I am getting ready for that arduous chore of calling parents for those kids who are failing, mostly because they don't come.

Some kids are special to other teachers. You know, the teacher has taken them under a wing. So I have been checking with my friends before I call.

This one was thrown out of his house by his mother and can't get to school. (No car and not on the bus route.)

That one lived with grandma but grandma died. Not sure how the kid is taking care of basic necessities - and school is not one.

This one's parents are in jail waiting for trial and possible prison.

That ones mom lost her job and he is having to work to hold everything together.

This one is behind because she was stolen by sex trafficers and got away but isn't the same anymore.
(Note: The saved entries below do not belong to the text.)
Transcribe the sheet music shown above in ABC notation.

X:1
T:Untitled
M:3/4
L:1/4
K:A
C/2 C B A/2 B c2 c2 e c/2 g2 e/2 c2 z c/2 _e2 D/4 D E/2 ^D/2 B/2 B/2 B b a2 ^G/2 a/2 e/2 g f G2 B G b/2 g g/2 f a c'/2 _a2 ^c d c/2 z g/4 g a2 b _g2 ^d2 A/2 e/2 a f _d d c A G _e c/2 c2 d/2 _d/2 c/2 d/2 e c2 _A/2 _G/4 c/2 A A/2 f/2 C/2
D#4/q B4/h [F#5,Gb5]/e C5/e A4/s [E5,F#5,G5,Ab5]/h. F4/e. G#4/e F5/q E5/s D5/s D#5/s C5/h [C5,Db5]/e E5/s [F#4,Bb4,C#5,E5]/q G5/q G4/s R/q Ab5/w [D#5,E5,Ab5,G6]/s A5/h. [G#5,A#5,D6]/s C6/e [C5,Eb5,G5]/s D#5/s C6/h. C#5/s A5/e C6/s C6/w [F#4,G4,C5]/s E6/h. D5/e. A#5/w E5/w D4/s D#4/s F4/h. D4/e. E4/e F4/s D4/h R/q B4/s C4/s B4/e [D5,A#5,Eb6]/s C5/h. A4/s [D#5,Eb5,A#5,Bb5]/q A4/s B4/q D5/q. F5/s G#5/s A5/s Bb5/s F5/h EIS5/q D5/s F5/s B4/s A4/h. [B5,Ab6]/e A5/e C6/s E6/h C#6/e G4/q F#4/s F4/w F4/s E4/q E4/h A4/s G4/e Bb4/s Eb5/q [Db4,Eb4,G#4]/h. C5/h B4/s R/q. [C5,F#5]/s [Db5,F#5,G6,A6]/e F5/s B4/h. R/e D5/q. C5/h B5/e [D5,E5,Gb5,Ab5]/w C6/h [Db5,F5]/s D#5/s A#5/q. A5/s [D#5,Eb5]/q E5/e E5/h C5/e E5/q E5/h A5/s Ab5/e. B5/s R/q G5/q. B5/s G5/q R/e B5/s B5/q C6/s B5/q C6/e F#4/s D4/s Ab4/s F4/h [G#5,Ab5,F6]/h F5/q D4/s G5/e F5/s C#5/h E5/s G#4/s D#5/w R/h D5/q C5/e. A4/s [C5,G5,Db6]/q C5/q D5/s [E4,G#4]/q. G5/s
I hate just passing them but knowing the circumstances and knowing a diploma might make all the difference in life, how can you not?

Thursday, April 26, 2018

"Is there another room?"

Today I had an iep - and for the first time this year I had it in my room because there was no reason not to. I have had them in the Head Evaluator's room when we had an RDM (redetermination meeting) or on the main hall when I wanted to get specific teachers to come. My room is in the way back.

So a teacher came - we'll call her Ms. Teacher. She's been at the school a couple of years now.

She stood in the doorway for a bit and said she had another meeting to go to. I said it would be quick. Then she asked if we could have the meeting in another room.

I had forgotten.

In August a teacher attempted suicide in my room - then that teacher's room. Ms. Teacher had not been in the room since. I had forgotten because I had seen her on my hall, talking to another teacher.

Now, we have held class in that room every single day since THAT DAY. We have had kids in that room. I tried to get the room changed - nope. I have helped the kids deal. But we have been there every day.

And a forty year old professional doesn't want to step over the threshold.

It's been an interesting year and I will write more about it later. Much later.